Inflacja konsumencka wyniosła 15,5 proc. w ujęciu rocznym w czerwcu 2022 r. - podał w piątek Główny Urząd Statystyczny. W stosunku do poprzedniego miesiąca ceny towarów i usług wzrosły o 1,5 proc.
„Ceny towarów i usług konsumpcyjnych w czerwcu 2022 r. w porównaniu z analogicznym miesiącem ub. roku wzrosły o 15,5 proc. (przy wzroście cen towarów - o 16,8 proc. i usług - o 11,5 proc.). W stosunku do poprzedniego miesiąca ceny towarów i usług wzrosły o 1,5 proc. (w tym towarów - o 1,7 proc. i usług - o 1,0 proc.)” - czytamy w komunikacie.
Czytaj więcej
Ceny towarów i usług konsumpcyjnych wzrosły w czerwcu o 15,5 proc. rok do roku, najbardziej od marca 1997 r. Paliwem dla wzrostu cen były…paliwa. Benzyna podrożała o ponad 47 proc., ciekły gaz o niemal 56 proc., a opał dla gospodarstw domowych o 122 proc. Na rynku surowców widać jednak korektę, która może nieco stłumić inflację.

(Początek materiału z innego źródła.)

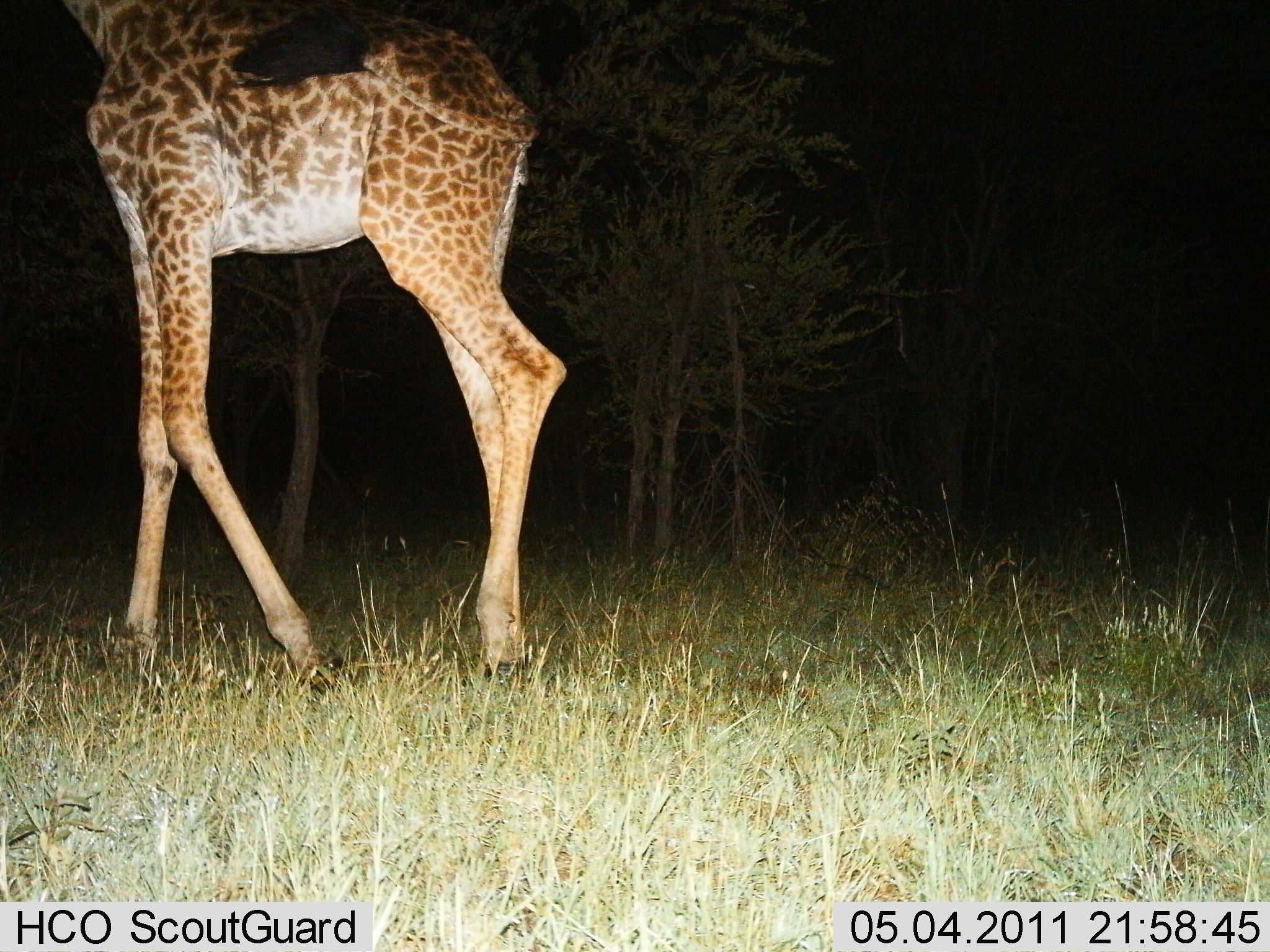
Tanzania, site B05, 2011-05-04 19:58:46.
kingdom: Animalia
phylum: Chordata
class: Mammalia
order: Artiodactyla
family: Giraffidae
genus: Giraffa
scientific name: Giraffa camelopardalis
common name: giraffe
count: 1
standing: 50%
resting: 0%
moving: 50%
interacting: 0%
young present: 0%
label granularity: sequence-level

- Inflacja to dziś problem ogólnoświatowy. Wojna w Ukrainie ma negatywny wpływ na globalną gospodarkę, wywołuje niepokój na rynkach, który z kolei wpływa na wzrost cen. Im bliżej terytorium konfliktu – tym sytuacja jest pod tym względem trudniejsza - tłumaczył w rozmowie z „Gazetą Pomorską” Łukasz Schreiber. - W całej Europie Środkowo-Wschodniej inflacja jest już niestety dwucyfrowa. Jeszcze trudniej niż w Polsce – w czerwcu mieliśmy 15,6 proc. (w szybkim szacunku danych GUS - red.), jest na Litwie, Łotwie, w Estonii, Rumunii i w Czechach. Nie wspominając o takich krajach jak Mołdawia czy Turcja, tu inflacja sięga blisko 80 proc. Zresztą prognozy dla całego naszego kontynentu nie są optymistyczne - wymieniał.

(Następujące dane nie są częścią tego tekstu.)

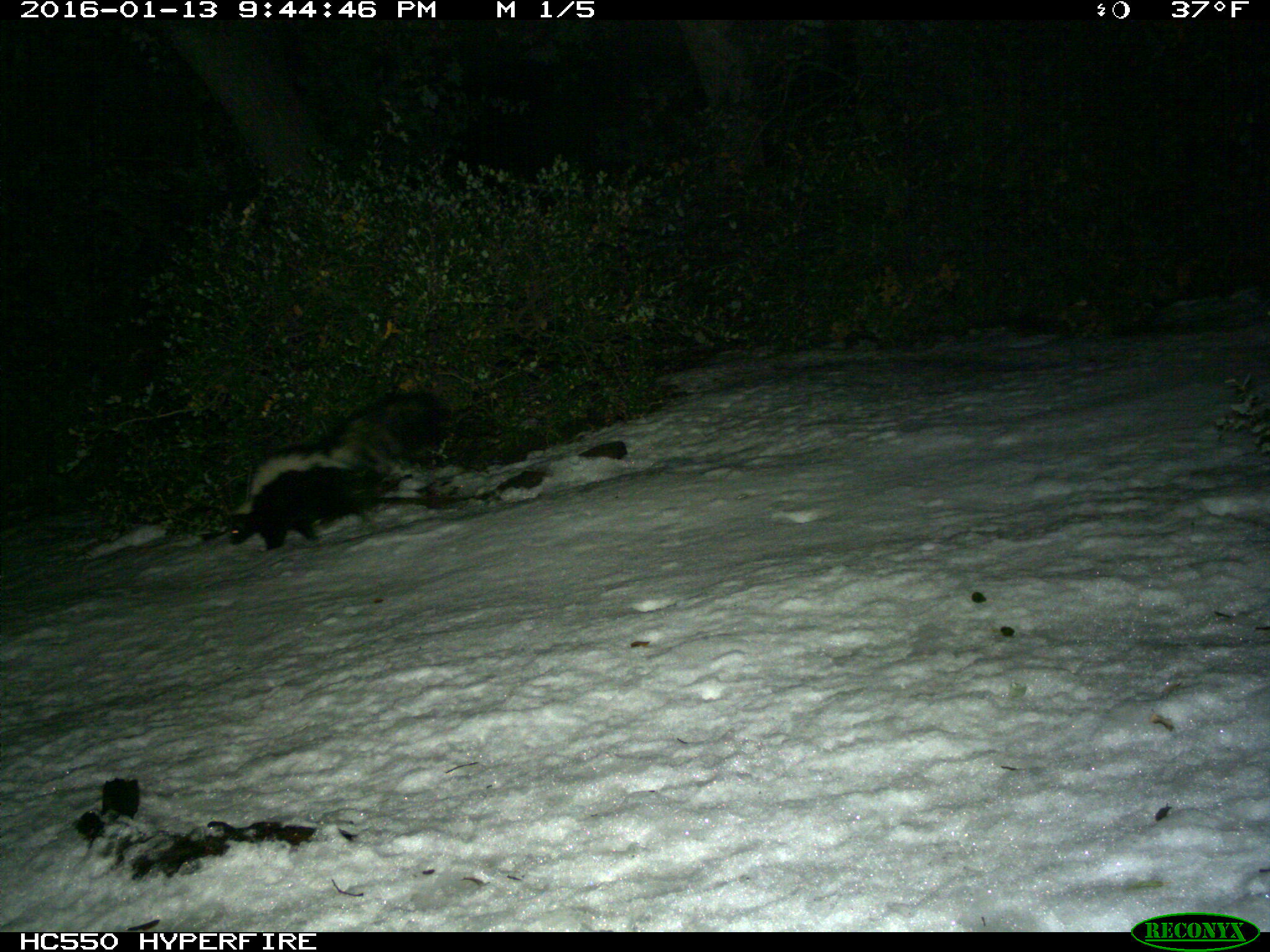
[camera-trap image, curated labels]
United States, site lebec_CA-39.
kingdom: Animalia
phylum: Chordata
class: Mammalia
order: Carnivora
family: Mephitidae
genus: Mephitis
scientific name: Mephitis mephitis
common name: striped skunk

Zdaniem ministra „jeśli agresja Rosji w Ukrainie się nie zakończy, to ten i przyszły rok faktycznie mogą być trudne, bo motorem napędowym tej inflacji, jest ta okropna wojna”. - Polska przyjęła ponad 4 mln Ukraińców, jesteśmy liderem w tej pomocy więc ponosimy także i takie koszty tej agresji Rosji - powiedział.